Dear Lord, thank You for this truth, no matter how hard it is to read. Thank You for Your Holy Spirit, who gives me strength to turn from the lies and walk in Your truth. In Jesus’ Name, Amen.
TRUTH FOR TODAY:
1 Corinthians 13:4-8a, Love is patient, love is kind. It does not envy, it does not boast, it is not proud. It does not dishonor others, it is not self‑seeking, it is not easily angered, it keeps no record of wrongs. Love does not delight in evil but rejoices with the truth. It always protects, always trusts, always hopes, always perseveres. Love never fails. (NIV)” (Taken from Proverbs 31 Ministries, March 17, 2016, Lysa TerKeurst)

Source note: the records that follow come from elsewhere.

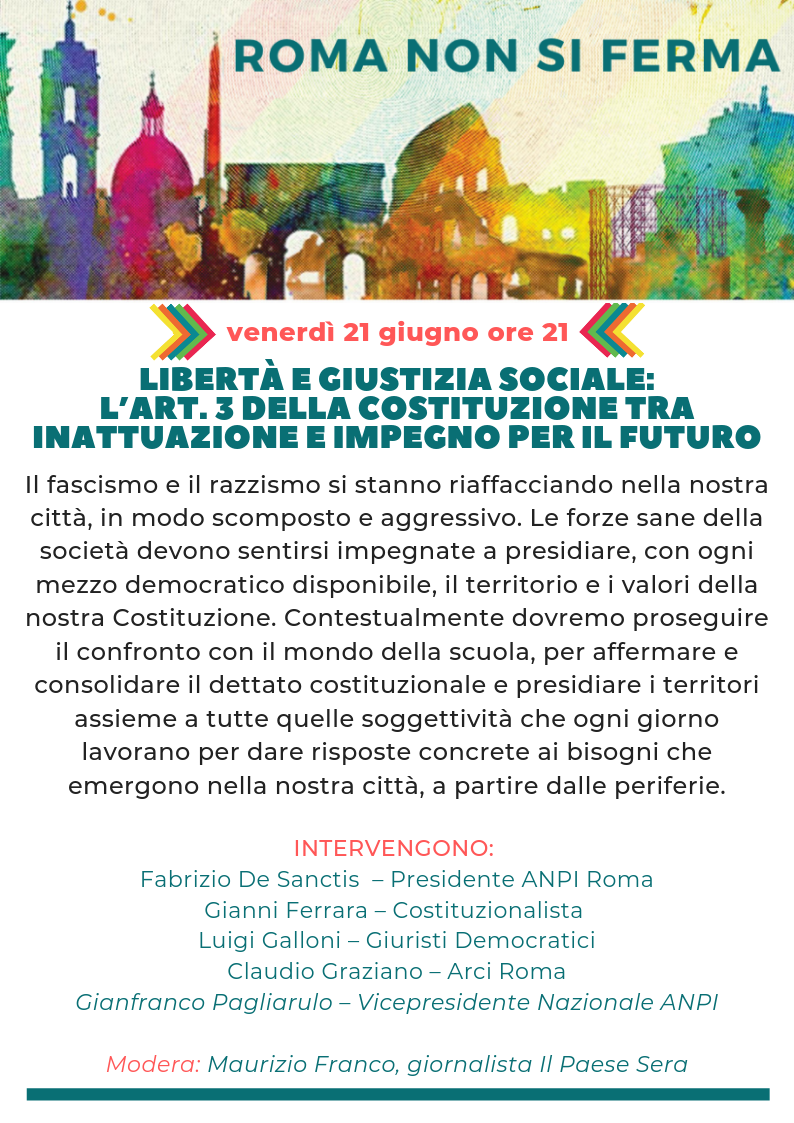 ROMA NON SI FERMA

venerdì 21 giugno ore 21

LIBERTÀ E GIUSTIZIA SOCIALE: L'ART. 3 DELLA COSTITUZIONE TRA INATTUAZIONE E IMPEGNO PER IL FUTURO

Il fascismo e il razzismo si stanno riaffacciando nella nostra città, in modo scomposto e aggressivo. Le forze sane della società devono sentirsi impegnate a presidiare, con ogni mezzo democratico disponibile, il territorio e i valori della nostra Costituzione. Contestualmente dovremo proseguire il confronto con il mondo della scuola, per affermare e consolidare il dettato costituzionale e presidiare i territori assieme a tutte quelle soggettività che ogni giorno lavorano per dare risposte concrete ai bisogni che emergono nella nostra città, a partire dalle periferie.

INTERVENGONO:
Fabrizio De Sanctis – Presidente ANPI Roma
Gianni Ferrara – Costituzionalista
Luigi Galloni – Giuristi Democratici
Claudio Graziano – Arci Roma
Gianfranco Pagliarulo – Vicepresidente Nazionale ANPI

Modera: Maurizio Franco, giornalista Il Paese Sera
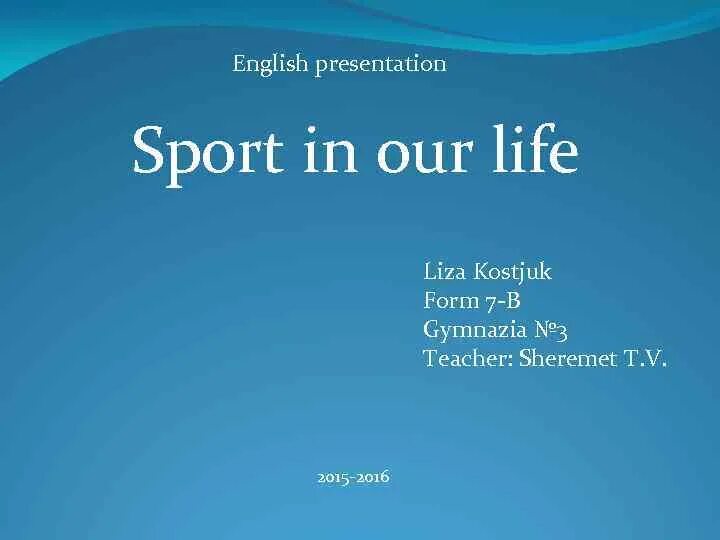 English presentation

Sport in our life

Liza Kostjuk
Form 7-B
Gymnazia №3
Teacher: Sheremet T.V.

2015-2016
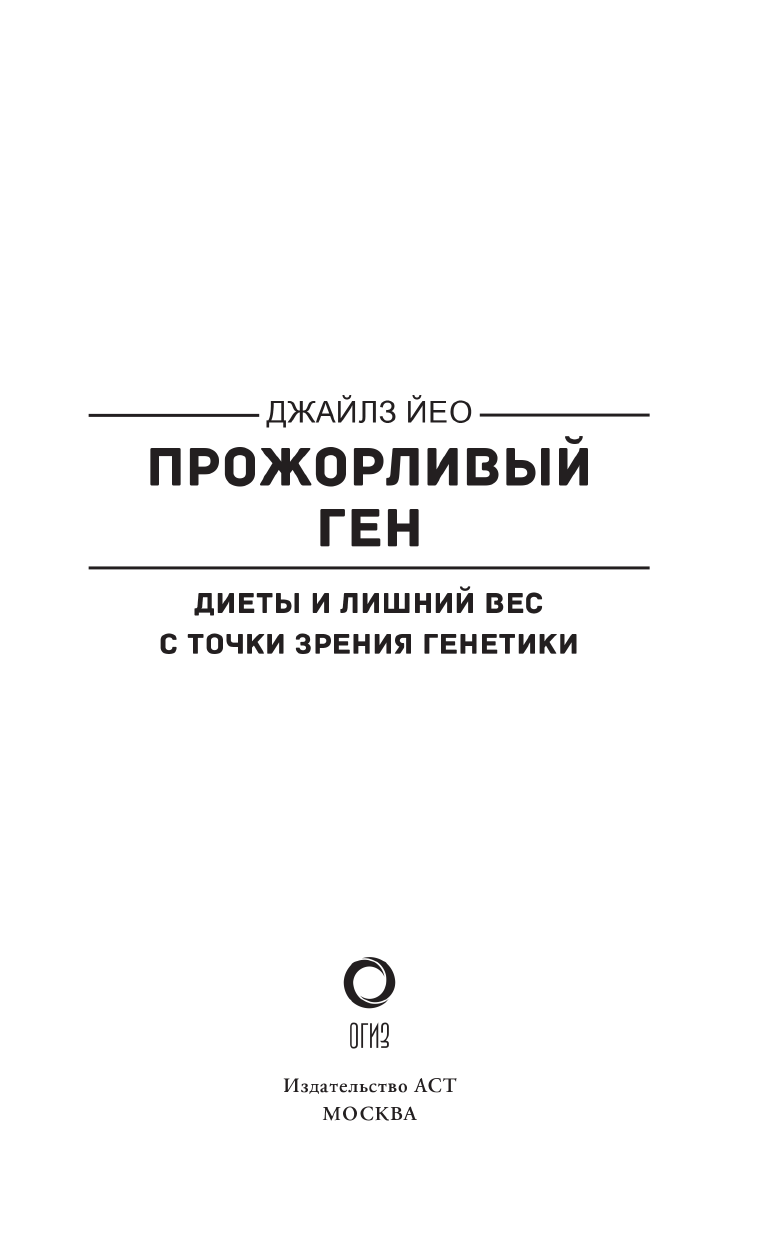 ДЖАЙЛЗ ЙЕО

ПРОЖОРЛИВЫЙ ГЕН

ДИЕТЫ И ЛИШНИЙ ВЕС С ТОЧКИ ЗРЕНИЯ ГЕНЕТИКИ

ОГИЗ

Издательство АСТ
МОСКВА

From experience, I know Lysa gets it. She understands. She has been there, and God gave to her the same revelation He gave to me. Love is a decision. Love is evidenced by action. Love is something we must exercise and grow in every day, moment by moment. The very nature of love is sacrifice. Love is not about how we feel, but about how our lives should look and what our actions should reveal. I choose to be patient. I choose to be kind. I choose to not envy or boast or be proud. I choose to honor and respect others. I choose to be unselfish and to consider others more than I consider myself; I choose to not be easily angered and to keep no record of wrongs. I choose to rejoice in the truth. I choose to protect, trust, hope, and persevere. Even when I don’t feel like, even when those qualities are not being demonstrated by others, even when others are not giving these things to me. Love is a choice, and what you choose matters. I know I will mess up, but I refuse to give up and stop growing in love.